The results showed that the droplet size and spraying height had an influence on the droplet coverage ratio, CV, and DPR, but they had markedly different influence extents and trends. Analysis showed that an increasing droplet size within a certain range can improve droplet diffusion and penetration ability. However, oversized droplets lead to droplet accumulation on the upper layer of citrus canopy, which in turn reduces droplet penetration ability, which is consistent with existing studies [19,34]. Considering that the spraying angle of the pressure-swirl nozzles (80°) was significantly smaller than that of the fixed spray plate sprinklers (170°), a higher spraying height was required during the atomization process [35,36]. However, the evaporation and drift of the droplets could be increased with a higher spraying height. Fixed spray plate sprinklers would be selected when DCR, CV and DPR indicators are preferred.

Considering D. citri preferred to settle and feed on the upper segments of young or old leaves [37], DCR and CV should be considered as a priority. In practice, the weights of assessment indices should be adjusted according to the control needs of pests in hilly citrus orchards. For example, the weights of the DPR would be increased when droplet penetration is preferred.

Considering characteristics of diverse control, different requirements are required for different pests and diseases. Take citrus as an example; D. citri mainly occurs at the upper part of the canopy [37], Colletotrichum gloeosporioides (C. gloeosporioides) mainly occurs at the middle and lower part of the canopy [38,39]. Therefore, selection of suitable spraying parameters can better control D. citri. When controlling D. citri, DCR and CV should be considered as a priority, while when controlling C. gloeosporioides, priority should be given to increasing the DPR and the spraying volume should be larger.

5. Conclusions

In this paper, we investigated different nozzle types and nozzle positions to explore the influences of spraying quality to control D. citri and revealed spraying parameters for improving spraying quality. The main conclusions are as follows.

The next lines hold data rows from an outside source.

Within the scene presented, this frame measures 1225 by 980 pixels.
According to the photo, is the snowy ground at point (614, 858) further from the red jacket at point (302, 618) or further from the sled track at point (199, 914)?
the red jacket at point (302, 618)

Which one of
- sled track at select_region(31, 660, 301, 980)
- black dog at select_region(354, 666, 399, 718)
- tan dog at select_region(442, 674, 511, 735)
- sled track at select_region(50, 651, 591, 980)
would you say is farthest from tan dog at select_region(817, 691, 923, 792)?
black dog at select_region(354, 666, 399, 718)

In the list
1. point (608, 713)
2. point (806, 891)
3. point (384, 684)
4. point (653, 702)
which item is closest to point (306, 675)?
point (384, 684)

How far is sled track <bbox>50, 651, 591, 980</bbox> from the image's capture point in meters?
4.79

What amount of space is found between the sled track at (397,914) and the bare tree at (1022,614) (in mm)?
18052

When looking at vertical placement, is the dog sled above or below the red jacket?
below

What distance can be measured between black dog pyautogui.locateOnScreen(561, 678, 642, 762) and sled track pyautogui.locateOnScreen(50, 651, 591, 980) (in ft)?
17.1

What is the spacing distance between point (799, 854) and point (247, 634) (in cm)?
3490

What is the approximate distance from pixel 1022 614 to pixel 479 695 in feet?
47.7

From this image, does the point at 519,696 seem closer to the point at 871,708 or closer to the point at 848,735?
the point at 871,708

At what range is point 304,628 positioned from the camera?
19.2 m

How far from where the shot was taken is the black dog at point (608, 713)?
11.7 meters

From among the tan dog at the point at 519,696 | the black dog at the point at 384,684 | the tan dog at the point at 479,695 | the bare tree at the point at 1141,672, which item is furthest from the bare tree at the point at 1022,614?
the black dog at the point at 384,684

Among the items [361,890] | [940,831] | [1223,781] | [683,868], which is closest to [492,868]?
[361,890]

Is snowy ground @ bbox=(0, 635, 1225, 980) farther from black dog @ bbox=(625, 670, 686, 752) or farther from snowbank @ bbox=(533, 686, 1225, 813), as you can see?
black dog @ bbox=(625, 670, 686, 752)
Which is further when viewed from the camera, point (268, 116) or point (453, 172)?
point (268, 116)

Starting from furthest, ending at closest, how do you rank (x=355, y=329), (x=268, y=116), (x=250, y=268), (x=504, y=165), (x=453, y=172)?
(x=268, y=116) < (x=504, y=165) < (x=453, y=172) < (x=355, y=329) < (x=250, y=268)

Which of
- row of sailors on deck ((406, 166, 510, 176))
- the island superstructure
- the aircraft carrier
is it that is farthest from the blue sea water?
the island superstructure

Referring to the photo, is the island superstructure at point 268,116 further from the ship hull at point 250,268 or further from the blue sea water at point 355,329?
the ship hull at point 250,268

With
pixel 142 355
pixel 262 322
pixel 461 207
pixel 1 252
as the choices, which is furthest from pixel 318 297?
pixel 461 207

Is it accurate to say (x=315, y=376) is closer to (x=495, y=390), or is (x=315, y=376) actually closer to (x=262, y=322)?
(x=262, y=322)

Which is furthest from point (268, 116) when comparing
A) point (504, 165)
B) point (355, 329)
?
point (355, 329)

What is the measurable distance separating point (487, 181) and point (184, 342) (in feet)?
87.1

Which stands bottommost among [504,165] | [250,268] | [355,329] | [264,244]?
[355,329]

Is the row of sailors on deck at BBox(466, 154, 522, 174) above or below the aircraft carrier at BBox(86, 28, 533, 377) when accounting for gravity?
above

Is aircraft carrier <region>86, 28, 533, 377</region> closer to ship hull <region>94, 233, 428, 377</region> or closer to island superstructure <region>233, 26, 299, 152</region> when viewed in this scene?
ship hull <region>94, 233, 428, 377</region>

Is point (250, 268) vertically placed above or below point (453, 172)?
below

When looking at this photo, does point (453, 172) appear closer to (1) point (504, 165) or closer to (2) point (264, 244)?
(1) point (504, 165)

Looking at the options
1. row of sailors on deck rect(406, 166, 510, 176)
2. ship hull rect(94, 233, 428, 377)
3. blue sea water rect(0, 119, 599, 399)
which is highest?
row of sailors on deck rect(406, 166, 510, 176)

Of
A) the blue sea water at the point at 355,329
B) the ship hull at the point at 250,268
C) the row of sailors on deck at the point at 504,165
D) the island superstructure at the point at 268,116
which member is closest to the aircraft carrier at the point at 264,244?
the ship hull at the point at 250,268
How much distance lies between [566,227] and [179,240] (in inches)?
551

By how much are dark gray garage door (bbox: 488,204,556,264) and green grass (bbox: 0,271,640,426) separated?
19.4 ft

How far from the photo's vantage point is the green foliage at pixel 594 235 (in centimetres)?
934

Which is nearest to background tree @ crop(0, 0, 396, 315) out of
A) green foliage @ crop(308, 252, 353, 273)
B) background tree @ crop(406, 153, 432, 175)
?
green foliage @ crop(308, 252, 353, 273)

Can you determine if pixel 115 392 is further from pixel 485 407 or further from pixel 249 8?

(1) For pressure-swirl nozzles, the droplet coverage ratio and distribution uniformity could be improved by appropriately increasing the droplet size and spraying height. Furthermore, the results of fixed spray plate sprinklers showed that droplet size was positively correlated with DCR, but was negatively correlated with CV. For two nozzle types, DPR increases at the beginning and then decreases with the augmentation of droplet size. In the circumferential direction, the DCR of the VC and VG vector was better than that of the VA and VE vector.

(2) The comparison results showed that the optimal treatment of pressure-swirl nozzles was A9 with a droplet size of 240 μm and spraying height of 100 cm and the optimal treatment of fixed spray plate sprinklers was B6 with a droplet size of 240 μm and spraying height of 50 cm. Overall, the spraying quality of fixed spray plate sprinklers was better and the maximum was 30.44%.

(3) The investigation results showed that the effect of spraying A9 and B6 treatments to control D. citri reached the maximum at 3 days after spraying and the effect significantly declined at 14 days after the treatment. The maximum effect of A9 treatment spraying on D. citri was 95.85%, while that of B6 treatment spraying was 97.83%. The final effect of the A9 treatment was 73.24%, while that of the B6 treatment was 85.47%. According to the investigation results, fixed spraying systems had a remarkable suppression effect on D. citri, and the final control effect of the B6 treatment was higher than that of the A9 treatment.

The above study provides a basis for optimizing the spraying parameters of fixed spraying systems. In the future, pest control tests of citrus trees for different pests and diseases could be conducted to verify the universality of fixed spraying systems.